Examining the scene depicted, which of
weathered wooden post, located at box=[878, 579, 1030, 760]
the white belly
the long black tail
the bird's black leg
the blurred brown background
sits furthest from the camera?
--*--
> _What is needed_: Copy the entries above line for line, keeping every word, number, and bracket unchanged.

> _Complete response_:
Examining the scene depicted, which of
weathered wooden post, located at box=[878, 579, 1030, 760]
the white belly
the long black tail
the bird's black leg
the blurred brown background
sits furthest from the camera?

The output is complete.